Anne Danahy, MS, RDN, is a registered dietitian nutritionist in Scottsdale, Arizona; a nutrition communications specialist; and author of Craving Something Healthy.

 

References:

  1. Understand inherited lipoprotein(a). Lipoprotein(a) Foundation. https://www.lipoproteinafoundation.org/page/UnderstandLpa. Accessed August 21, 2018.
  2. Anderson TJ, Grégoire J, Pearson GJ, et al. 2016 Canadian Cardiovascular Society guidelines for the management of dyslipidemia for the prevention of cardiovascular disease in the adult. Can J Cardiol. 2016;32(11):1263-128
  3. Danesh J, Collins R, Peto R. Lipoprotein(a) and coronary heart disease: meta-analysis of prospective studies. Circulation. 2000;102(10):1082-1085.
  4. Saeedi R, Frohlich J. Lipoprotein(a), an independent cardiovascular risk marker. Clin Diabetes Endocrinol. 2016;2(1):7.
  5. Beheshtian A, Shitole SG, Segal AZ, et al. Lipoprotein(a) level, apolipoprotein(a) size, and risk of unexplained ischemic stroke in young and middle-aged adults. Atherosclerosis. 2016;253:47-53.
  6. van Capelleveen JC, van der Valk FM, Stroes ES. Current therapies for lowering lipoprotein(a).
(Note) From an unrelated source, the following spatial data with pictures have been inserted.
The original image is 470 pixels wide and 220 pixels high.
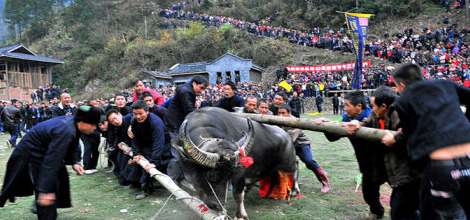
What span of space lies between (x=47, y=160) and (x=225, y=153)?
2.07m

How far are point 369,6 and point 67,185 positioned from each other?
49.2 m

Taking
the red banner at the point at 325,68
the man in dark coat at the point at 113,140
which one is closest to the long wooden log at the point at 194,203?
the man in dark coat at the point at 113,140

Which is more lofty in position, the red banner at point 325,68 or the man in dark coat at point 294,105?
the red banner at point 325,68

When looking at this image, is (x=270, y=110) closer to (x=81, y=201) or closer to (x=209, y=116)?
(x=209, y=116)

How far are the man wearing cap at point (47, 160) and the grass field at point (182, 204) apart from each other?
106 centimetres

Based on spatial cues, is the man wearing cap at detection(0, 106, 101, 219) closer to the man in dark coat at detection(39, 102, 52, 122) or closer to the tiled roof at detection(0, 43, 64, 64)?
the man in dark coat at detection(39, 102, 52, 122)

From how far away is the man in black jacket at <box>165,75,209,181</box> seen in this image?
6.19 meters

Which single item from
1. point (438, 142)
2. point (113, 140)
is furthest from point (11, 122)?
point (438, 142)

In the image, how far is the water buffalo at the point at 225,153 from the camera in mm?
4230

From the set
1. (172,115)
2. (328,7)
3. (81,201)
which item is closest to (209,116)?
(172,115)

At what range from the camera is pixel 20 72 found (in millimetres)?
36500

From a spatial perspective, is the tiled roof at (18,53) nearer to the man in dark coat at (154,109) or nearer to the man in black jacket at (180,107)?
the man in dark coat at (154,109)

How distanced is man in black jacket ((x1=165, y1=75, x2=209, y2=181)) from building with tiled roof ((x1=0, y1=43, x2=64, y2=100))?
34.7m

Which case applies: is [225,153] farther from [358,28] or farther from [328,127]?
[358,28]
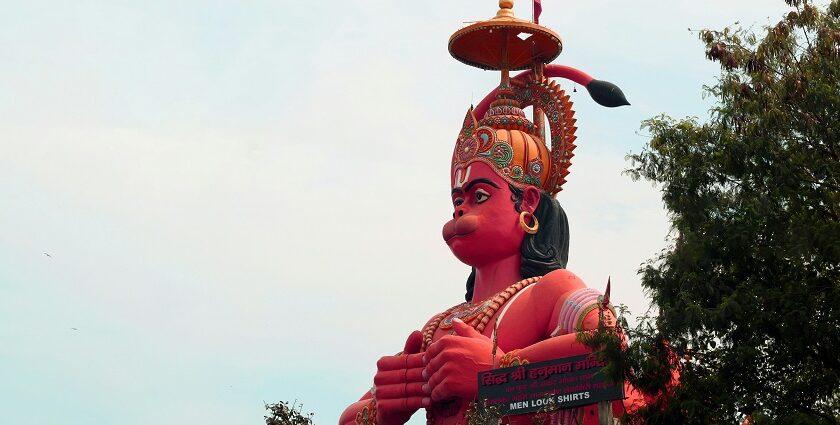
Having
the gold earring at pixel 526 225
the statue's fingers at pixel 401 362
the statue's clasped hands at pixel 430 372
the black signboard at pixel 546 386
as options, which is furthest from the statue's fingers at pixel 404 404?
the gold earring at pixel 526 225

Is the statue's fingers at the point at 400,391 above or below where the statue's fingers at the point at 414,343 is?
below

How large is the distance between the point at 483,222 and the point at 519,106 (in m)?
1.92

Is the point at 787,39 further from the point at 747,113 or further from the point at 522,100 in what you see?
the point at 522,100

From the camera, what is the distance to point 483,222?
1541 centimetres

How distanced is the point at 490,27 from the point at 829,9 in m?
5.50

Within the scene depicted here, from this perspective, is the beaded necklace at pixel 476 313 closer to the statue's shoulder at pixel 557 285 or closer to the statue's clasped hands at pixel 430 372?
the statue's clasped hands at pixel 430 372

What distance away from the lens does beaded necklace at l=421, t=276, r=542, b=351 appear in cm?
1477

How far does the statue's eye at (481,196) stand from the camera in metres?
15.6

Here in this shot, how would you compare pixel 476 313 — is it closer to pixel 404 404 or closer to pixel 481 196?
pixel 404 404

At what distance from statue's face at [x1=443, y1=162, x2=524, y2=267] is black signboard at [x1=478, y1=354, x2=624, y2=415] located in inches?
98.4

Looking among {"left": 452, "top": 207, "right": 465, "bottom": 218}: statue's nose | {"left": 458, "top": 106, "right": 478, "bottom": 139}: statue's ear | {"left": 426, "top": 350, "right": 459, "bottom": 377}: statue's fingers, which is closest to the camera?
{"left": 426, "top": 350, "right": 459, "bottom": 377}: statue's fingers

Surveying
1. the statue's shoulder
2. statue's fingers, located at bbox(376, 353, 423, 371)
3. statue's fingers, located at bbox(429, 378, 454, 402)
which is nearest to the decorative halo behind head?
the statue's shoulder

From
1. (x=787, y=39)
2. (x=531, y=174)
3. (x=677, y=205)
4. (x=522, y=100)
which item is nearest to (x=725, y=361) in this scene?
(x=677, y=205)

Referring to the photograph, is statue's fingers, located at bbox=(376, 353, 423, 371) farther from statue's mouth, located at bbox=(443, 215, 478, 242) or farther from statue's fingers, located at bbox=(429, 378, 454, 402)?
statue's mouth, located at bbox=(443, 215, 478, 242)
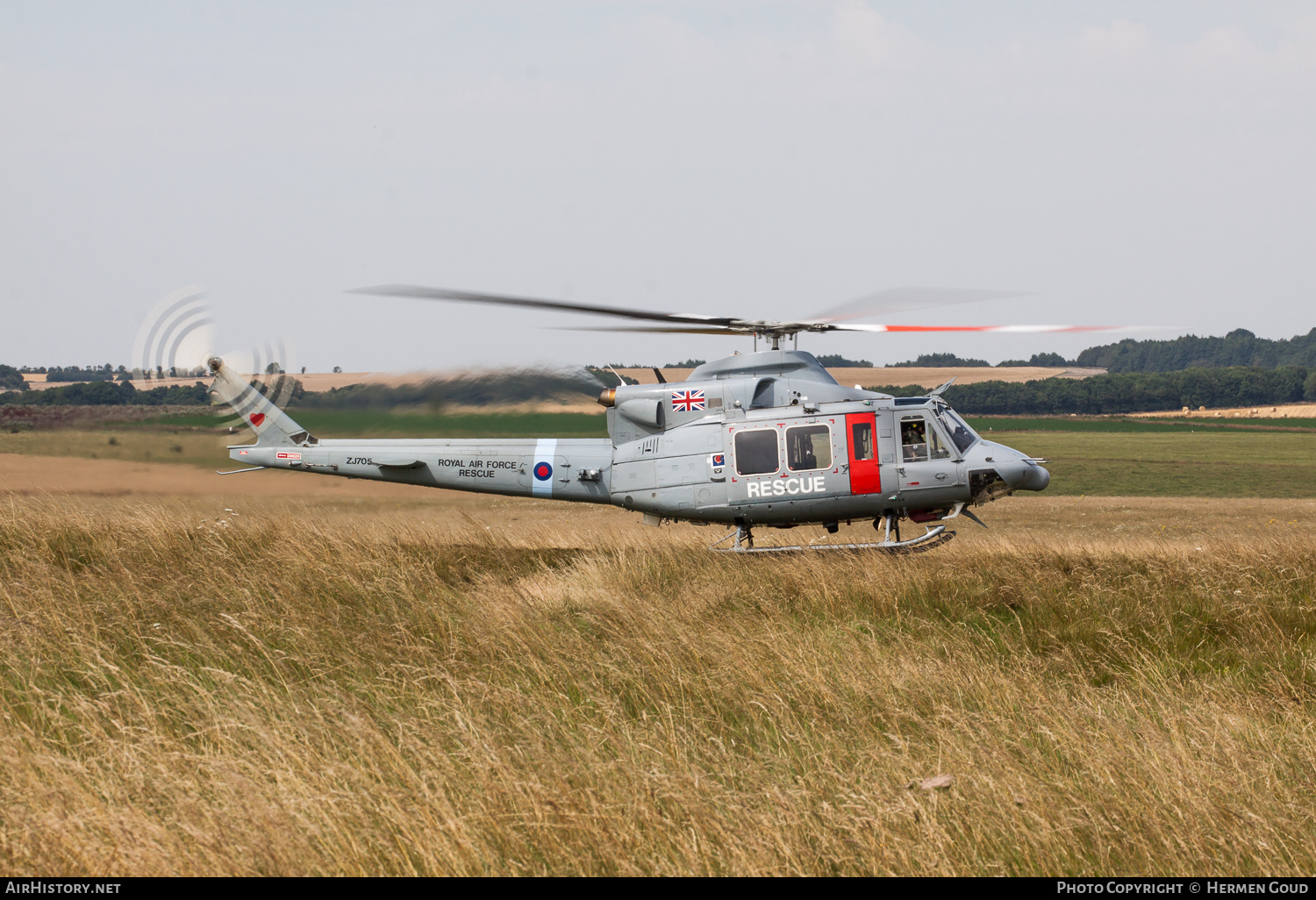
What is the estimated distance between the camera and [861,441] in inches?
534

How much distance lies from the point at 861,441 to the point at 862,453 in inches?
6.7

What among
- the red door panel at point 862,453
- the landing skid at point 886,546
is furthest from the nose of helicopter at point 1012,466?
the red door panel at point 862,453

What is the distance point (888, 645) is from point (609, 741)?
3.42 meters

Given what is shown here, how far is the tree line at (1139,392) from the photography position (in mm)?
87062

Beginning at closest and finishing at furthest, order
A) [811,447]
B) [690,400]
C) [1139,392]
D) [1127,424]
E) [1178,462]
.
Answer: [811,447] < [690,400] < [1178,462] < [1127,424] < [1139,392]

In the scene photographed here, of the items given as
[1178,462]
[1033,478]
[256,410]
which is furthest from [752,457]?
[1178,462]

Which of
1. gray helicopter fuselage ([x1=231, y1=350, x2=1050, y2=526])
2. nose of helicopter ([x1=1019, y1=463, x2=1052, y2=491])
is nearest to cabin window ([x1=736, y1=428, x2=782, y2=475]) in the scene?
gray helicopter fuselage ([x1=231, y1=350, x2=1050, y2=526])

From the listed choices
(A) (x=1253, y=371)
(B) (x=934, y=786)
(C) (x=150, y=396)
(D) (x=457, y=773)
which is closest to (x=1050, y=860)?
(B) (x=934, y=786)

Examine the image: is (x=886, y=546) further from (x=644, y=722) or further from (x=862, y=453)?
(x=644, y=722)

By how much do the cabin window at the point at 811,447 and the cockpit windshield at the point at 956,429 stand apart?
1.81 metres

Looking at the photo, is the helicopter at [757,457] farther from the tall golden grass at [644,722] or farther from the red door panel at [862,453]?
the tall golden grass at [644,722]

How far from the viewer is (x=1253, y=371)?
107 m

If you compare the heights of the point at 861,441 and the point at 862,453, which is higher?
the point at 861,441
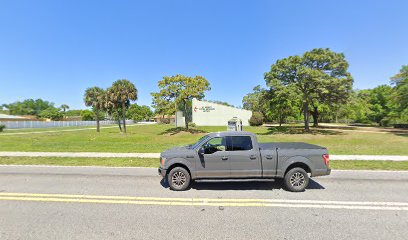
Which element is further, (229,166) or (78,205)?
(229,166)

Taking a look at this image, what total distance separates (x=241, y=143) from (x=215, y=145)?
2.59 ft

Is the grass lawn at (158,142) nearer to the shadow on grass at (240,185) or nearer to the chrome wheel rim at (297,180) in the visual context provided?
the shadow on grass at (240,185)

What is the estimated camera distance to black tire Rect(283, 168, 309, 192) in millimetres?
5992

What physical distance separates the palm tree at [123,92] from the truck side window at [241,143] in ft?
93.1

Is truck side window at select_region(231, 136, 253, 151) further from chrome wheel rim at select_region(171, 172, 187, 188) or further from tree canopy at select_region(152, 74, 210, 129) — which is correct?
tree canopy at select_region(152, 74, 210, 129)

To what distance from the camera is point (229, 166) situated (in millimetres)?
6141

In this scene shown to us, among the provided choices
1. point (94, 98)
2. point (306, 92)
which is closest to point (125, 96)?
point (94, 98)

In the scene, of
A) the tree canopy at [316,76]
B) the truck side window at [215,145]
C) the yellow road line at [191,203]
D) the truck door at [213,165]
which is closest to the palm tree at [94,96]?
the tree canopy at [316,76]

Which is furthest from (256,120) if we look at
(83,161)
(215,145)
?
(215,145)

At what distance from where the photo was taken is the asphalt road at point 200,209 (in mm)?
3770

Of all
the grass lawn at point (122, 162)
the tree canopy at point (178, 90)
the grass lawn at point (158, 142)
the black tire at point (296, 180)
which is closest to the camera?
the black tire at point (296, 180)

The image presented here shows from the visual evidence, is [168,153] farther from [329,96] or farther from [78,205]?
[329,96]

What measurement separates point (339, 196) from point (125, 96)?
30.7 m

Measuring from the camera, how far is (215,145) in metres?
6.40
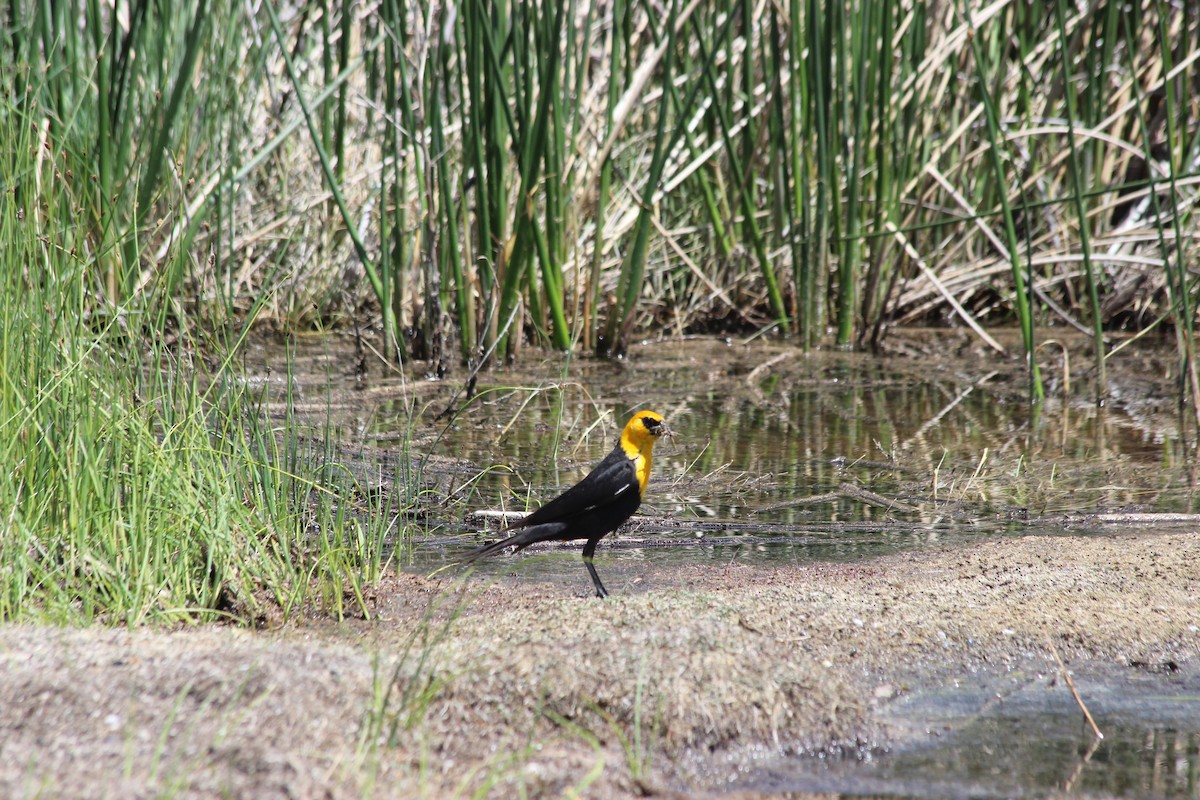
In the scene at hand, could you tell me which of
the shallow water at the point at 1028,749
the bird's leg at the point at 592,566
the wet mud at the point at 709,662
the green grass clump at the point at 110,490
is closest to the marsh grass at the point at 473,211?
the green grass clump at the point at 110,490

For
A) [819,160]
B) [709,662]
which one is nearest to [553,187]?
[819,160]

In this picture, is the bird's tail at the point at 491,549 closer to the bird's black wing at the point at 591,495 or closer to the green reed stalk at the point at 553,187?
the bird's black wing at the point at 591,495

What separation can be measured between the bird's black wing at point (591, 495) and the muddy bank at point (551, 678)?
0.19 metres

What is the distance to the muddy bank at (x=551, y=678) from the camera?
1772 millimetres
J Lipid Res. 2016;57(9):1612-1618.
  7. Chasman DI, Shiffman D, Zee RY, et al. Polymorphism in the apolipoprotein(a) gene, plasma lipoprotein(a), cardiovascular disease, and low-dose aspirin therapy. Atherosclerosis. 2009;203(2):371-376.
  8. Faghihnia N, Tsimikas S, Miller ER, Witztum JL, Krauss RM. Changes in lipoprotein(a), oxidized phospholipids, and LDL subclasses with a low-fat high-carbohydrate diet. J Lipid Res. 2010;51(11):3324-3330.
  9. Silaste ML, Rantala M, Alfthan G, et al. Changes in dietary fat intake alter plasma levels of oxidized low-density lipoprotein and lipoprotein(a). Arterioscler Thromb Vasc Biol. 2004;24(3):498-503.
  10. Haring B, von Ballmoos MC, Appel LJ, Sacks FM. Healthy dietary interventions and lipoprotein(a) plasma levels: results from the Omni Heart Trial. PLoS One. 2014;9(12):e114859.